En la introducción de Storming the Reality Studio: A Casebook of Cyberpunk and Postmodern Science Fiction, libro que reúne una magnífica selección de textos y artículos sobre la corriente, Larry McCaffery define el ciberpunk como “la respuesta del arte al entorno tecnológico que está produciendo la cultura posmoderna en general”. Buscar el campo de influencia externo del que se alimentó el movimiento invita a detenerse en figuras clave de la posmodernidad y la contracultura, los dos grandes elementos ajenos a la naturaleza de ficción del nuevo subgénero, fundamentales en la confección de su espíritu ideológico y motivo por el cual el ciberpunk logró trascender las fronteras de la ciencia ficción. No es extraño que el movimiento y su narrativa sintonizaran perfectamente con el espíritu de la época, que tuvieran eco en el trasfondo cultural de entonces, pues de él habían extraído su razón de ser.

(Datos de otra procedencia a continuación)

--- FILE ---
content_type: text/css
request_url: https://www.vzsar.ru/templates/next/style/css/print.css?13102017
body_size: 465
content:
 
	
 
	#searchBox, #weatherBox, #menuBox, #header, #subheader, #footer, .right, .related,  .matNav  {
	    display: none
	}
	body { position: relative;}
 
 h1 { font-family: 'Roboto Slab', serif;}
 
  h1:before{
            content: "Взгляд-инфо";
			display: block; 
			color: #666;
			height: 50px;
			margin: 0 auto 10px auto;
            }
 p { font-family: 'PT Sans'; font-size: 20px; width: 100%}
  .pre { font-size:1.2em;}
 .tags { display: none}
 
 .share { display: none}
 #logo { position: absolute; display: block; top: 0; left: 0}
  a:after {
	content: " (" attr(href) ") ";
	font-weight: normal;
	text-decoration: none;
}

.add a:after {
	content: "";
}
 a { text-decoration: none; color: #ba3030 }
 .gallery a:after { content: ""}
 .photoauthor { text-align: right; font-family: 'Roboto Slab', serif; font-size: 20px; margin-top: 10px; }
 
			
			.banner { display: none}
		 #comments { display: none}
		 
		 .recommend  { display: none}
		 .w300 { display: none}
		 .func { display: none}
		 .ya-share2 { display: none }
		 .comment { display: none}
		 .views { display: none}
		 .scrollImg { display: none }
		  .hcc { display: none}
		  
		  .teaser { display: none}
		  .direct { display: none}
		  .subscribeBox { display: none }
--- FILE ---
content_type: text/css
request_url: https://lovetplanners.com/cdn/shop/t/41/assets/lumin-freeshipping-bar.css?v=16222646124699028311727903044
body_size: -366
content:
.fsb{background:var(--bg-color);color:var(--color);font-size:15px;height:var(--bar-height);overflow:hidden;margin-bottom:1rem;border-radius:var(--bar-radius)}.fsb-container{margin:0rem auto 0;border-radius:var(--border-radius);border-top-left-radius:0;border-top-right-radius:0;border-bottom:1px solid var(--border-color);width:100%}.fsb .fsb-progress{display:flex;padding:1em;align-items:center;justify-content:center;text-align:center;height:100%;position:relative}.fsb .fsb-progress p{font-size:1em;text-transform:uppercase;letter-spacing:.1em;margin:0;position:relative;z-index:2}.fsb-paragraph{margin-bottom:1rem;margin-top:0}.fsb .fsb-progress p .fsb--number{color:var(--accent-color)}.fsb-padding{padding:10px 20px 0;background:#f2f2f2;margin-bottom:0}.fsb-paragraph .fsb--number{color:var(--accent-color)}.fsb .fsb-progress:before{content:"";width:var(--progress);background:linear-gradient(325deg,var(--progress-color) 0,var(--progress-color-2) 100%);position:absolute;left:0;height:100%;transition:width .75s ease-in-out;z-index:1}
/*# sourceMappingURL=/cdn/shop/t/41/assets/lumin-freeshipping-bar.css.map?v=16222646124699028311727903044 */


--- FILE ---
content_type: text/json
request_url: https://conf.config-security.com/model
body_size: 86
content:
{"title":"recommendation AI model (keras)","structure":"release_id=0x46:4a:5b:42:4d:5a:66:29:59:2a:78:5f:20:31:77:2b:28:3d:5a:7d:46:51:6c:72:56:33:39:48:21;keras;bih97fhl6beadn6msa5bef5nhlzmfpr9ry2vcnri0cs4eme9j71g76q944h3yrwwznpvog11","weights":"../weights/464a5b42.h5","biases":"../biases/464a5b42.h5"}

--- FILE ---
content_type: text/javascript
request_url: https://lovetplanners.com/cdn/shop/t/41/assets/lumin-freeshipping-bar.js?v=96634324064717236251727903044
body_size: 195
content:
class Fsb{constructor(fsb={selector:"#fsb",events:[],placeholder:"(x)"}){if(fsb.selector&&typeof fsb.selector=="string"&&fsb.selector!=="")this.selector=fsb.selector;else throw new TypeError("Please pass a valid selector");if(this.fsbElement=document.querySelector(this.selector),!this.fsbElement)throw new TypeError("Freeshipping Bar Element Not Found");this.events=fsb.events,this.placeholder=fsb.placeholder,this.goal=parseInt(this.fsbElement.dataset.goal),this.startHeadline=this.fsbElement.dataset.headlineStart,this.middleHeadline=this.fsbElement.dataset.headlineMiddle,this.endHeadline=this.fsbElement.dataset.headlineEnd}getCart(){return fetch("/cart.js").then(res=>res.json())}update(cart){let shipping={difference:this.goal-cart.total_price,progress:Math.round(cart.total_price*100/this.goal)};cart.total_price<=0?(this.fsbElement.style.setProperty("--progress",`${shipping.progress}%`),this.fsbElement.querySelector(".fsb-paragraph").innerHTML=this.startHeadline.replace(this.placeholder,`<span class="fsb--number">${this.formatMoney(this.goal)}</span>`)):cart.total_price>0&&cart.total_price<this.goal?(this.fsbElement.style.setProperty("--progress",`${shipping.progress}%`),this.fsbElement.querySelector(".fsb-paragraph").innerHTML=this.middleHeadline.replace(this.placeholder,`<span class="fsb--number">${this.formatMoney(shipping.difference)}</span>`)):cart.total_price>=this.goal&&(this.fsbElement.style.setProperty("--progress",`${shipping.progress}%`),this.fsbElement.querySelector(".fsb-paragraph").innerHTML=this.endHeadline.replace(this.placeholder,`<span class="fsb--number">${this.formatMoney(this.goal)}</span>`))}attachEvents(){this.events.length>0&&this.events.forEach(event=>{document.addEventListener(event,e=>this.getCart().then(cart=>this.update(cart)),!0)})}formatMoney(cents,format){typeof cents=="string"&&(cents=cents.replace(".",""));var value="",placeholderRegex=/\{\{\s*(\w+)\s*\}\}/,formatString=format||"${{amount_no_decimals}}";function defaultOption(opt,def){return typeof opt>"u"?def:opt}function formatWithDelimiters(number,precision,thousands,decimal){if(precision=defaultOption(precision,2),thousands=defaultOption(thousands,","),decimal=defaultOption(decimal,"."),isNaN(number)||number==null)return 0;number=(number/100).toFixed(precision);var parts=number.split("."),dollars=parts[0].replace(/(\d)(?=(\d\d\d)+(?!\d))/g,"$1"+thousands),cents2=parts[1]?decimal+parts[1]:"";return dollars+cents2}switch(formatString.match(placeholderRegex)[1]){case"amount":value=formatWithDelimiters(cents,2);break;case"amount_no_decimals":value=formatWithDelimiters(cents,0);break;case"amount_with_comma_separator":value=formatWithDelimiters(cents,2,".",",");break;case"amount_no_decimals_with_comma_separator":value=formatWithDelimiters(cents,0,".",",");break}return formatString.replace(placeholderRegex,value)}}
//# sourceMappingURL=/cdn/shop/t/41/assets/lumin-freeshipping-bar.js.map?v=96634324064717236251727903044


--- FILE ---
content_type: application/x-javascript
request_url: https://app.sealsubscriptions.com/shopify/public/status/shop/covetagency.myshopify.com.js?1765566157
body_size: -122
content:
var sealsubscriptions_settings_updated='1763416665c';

Ya vimos que la literatura ciberpunk es narrada en numerosas ocasiones en clave de novela negra, y que de ella parte la configuración y manera de ser de muchos de sus personajes y entornos urbanos, como el Case del Ensanche en Neuromante o el Marîd Audran del Budayen en Cuando falla la gravedad, pero lo cierto es que el origen de esas actitudes y desarrollos es dual. Esas interpretaciones sintonizan también con la naturaleza de los individuos y arquitecturas de la posmodernidad. Los protagonistas ciberpunk son individualistas, carecen de preocupaciones sociales y se ven empujados por fuerzas externas, arrastrados por la marea de los acontecimientos e impelidos a escudarse en la ética del superviviente. Son personajes desencantados que pugnan por sobrevivir en remedos futuristas de las viejas junglas de asfalto. En ocasiones repletas de enormes edificios antiguos, a veces situadas en entornos urbanos exóticos, como ciudades orbitales o de ambientación no occidental, abigarrados, repletos o vacíos, pero siempre generosos al mostrar una tecnología deshumanizadora al servicio de la decadencia social.